During her presidency, Mey pursued an organisational transformation agenda and University of Limerick significantly improved its performance. It achieved Athena Swan Silver award as the first HEI in Ireland. Mey introduced innovative professional role profiles to the HE sector in Ireland and facilitated the bottom-up development and implementation of a pioneering, systemic and mission-based Sustainability Framework to 2030. UL moved into the 500 globally leading universities and grew its international recognition for impact and sustainability. In 2021, she oversaw the development and subsequent implementation of the pioneering, industry sponsored Immersive Software Engineering BSc/MSc.

To address mainly legacy issues, Mey attended Ireland's Public Accounts Committee in 2021, 2022 and as well as 2023 in what some commentators described as an "inept performance", with one question asked 23 times. In March 2024, the trade union in the university voted "no confidence" in the president, and 10 of the 13 members of UL's executive committee other than Mey, including the deputy president, wrote that "We wish to advise you that we do not consider it is in the best interests of the University of Limerick for you to continue as president", and "We do not have confidence that you will approach this in an appropriate manner". This was following a "significant over payment" (around 5.2 million euro) by UL for 20 houses for students, an overspend which, combined with provisions for a previous over payment for a site in central Limerick under her predecessor, created temporary budgetary pressures for the university.
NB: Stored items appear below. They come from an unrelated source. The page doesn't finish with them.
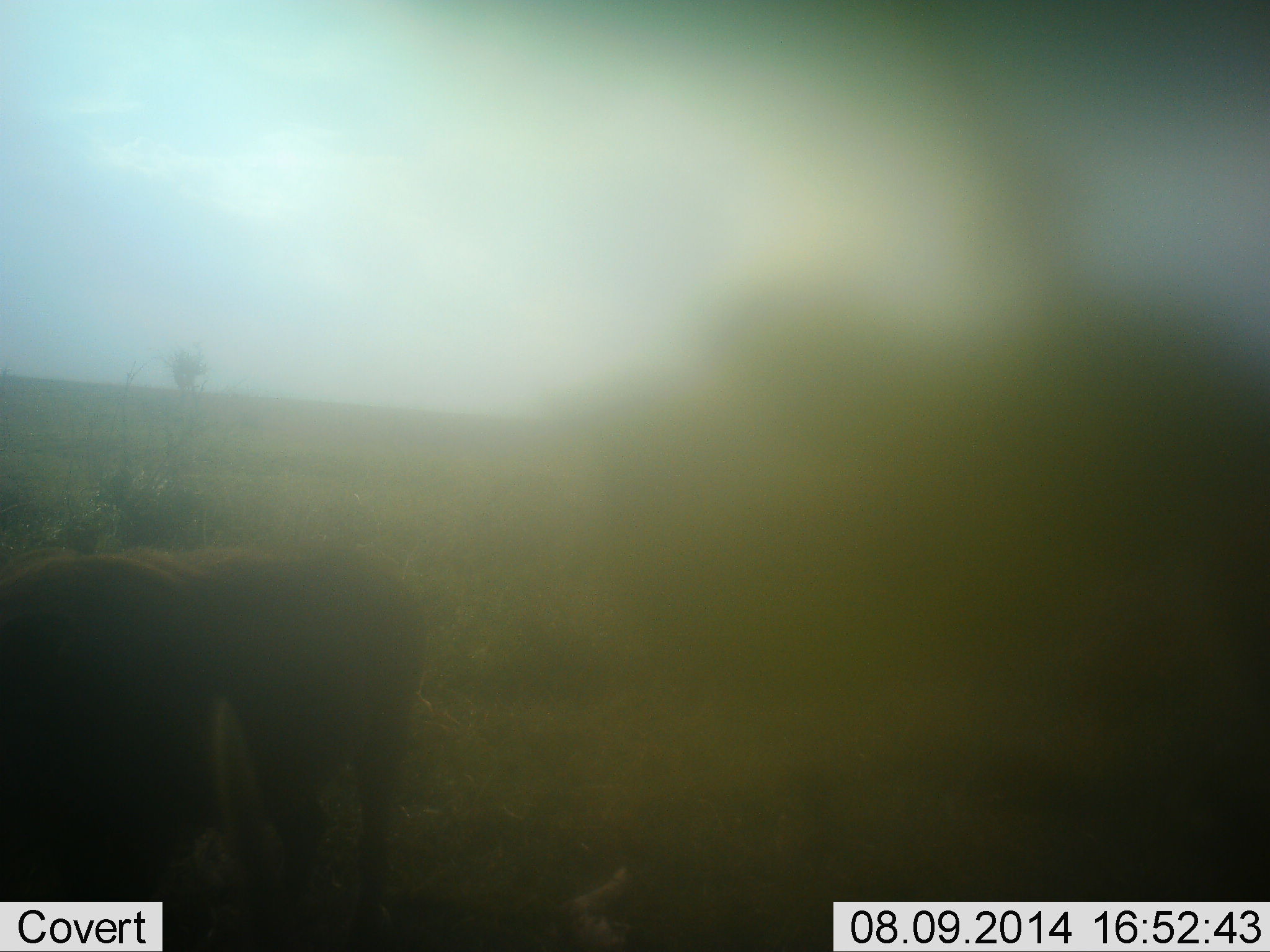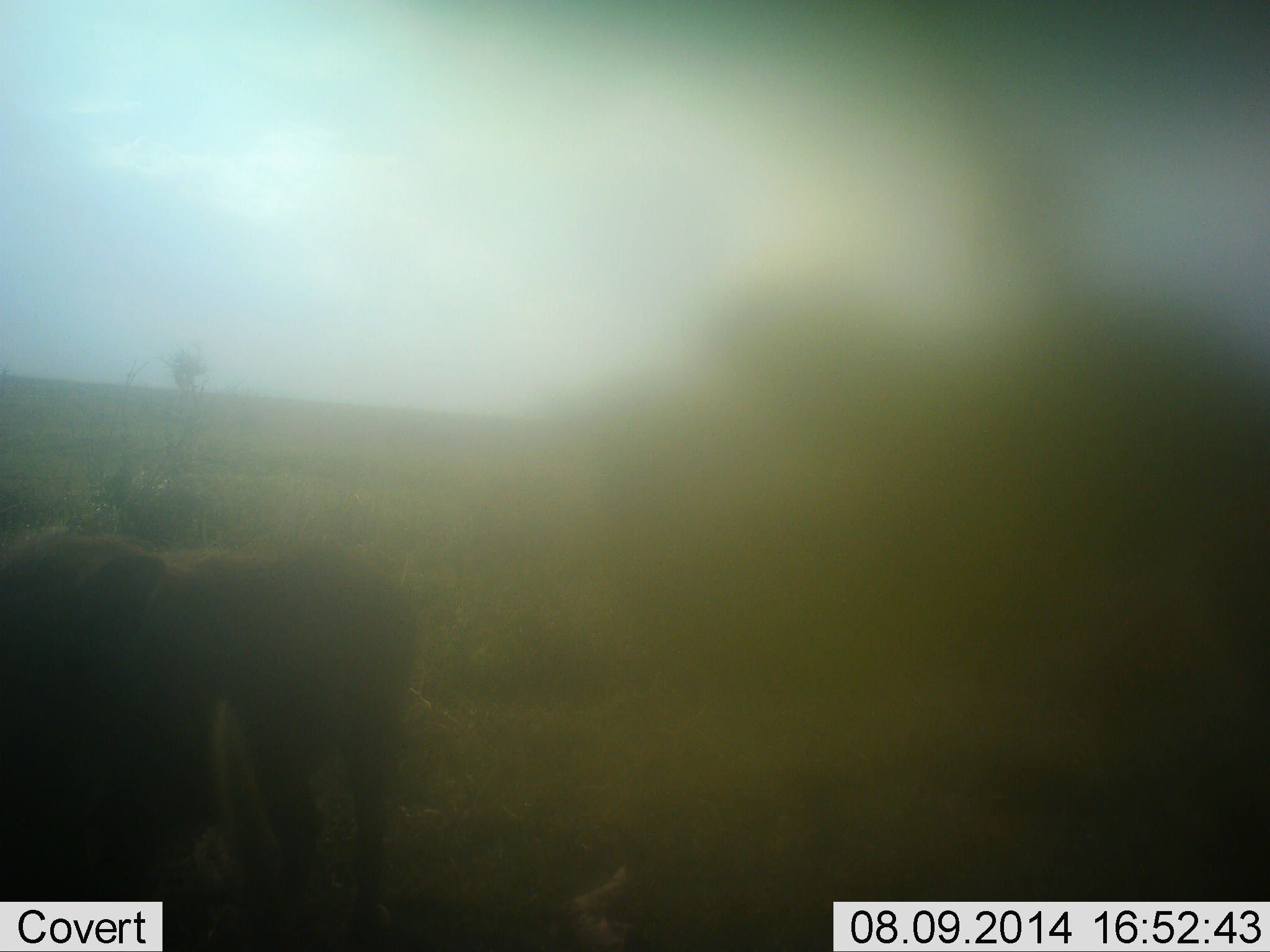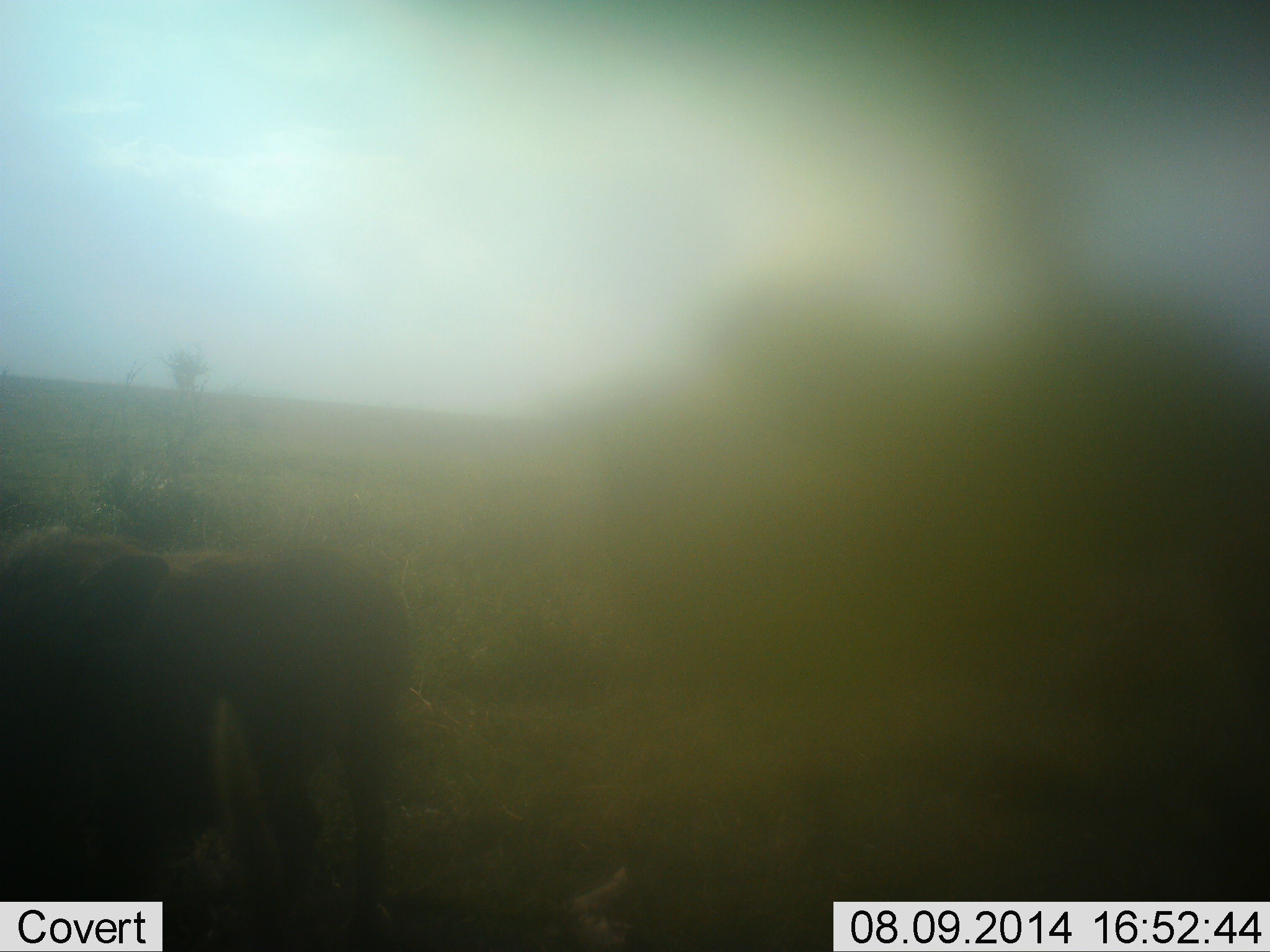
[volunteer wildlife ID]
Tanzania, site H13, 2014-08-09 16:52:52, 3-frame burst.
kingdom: Animalia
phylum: Chordata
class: Mammalia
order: Artiodactyla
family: Suidae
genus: Phacochoerus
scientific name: Phacochoerus africanus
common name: warthog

The development also turned out to lack planning permission for use as student accommodation.

Mey notified the Public Accounts Committee on 23 March 2024 that she would not be able to make a scheduled appearance on 11 April 2024 but that she will honour the invitation at a later point during that term. On 14 June 2024, UL chancellor Brigid Laffan announced Mey would resign from her role as president on 1 September 2024, continuing at the university as a full professor of Visual Culture.

===Other roles===
Mey has held a number of  leadership and governance positions in international higher education. Amongst others, she was Director of CREST now GuildHE Research, the research consortium of the UK higher education interest group for small and specialised universities. She served on the Austrian Science Board, a 12 member strong advisory for the Federal Minister with responsibilities for higher education and research appointed by the Austrian Parliament from 2012–2018. Mey was an Executive member and Vice Chair of CHEAD Council for Higher Education in Art and Design, UK. Between 2019 and 2024 she served on the National Forum for the Enhancement of Teaching and Learning in Ireland, and she chaired the Council of the Irish Universities Association in 2023.

She also held board and advisory positions in cultural organisations. Between 2008-9 she steered the Ormeau Baths Galleries, the then premier venue for contemporary art in Belfast, Northern Ireland, through a complex transition phase as Chair and acting CEO.  Amongst others, she was on the board of PAL, Performing Arts Labs, UK, and served on the ISEA International Advisory Committee.

She also served as a member of the board of directors of the Irish Chamber Orchestra and is a member of the board of Eva International Biennial and the Hunt Museum.

=== Research ===
Mey’s research is concerned with 20th century contemporary art, aesthetics and public pedagogies. It includes inquiries on the relationship between art and identity formation artistic research, and the relationship between art, documentation and archives. Her current focus is directed at the nexus between contemporary creative practices and the development of narrative frameworks in relation to value hierarchies, models of practice and social transformation processes towards sustainability and regeneration.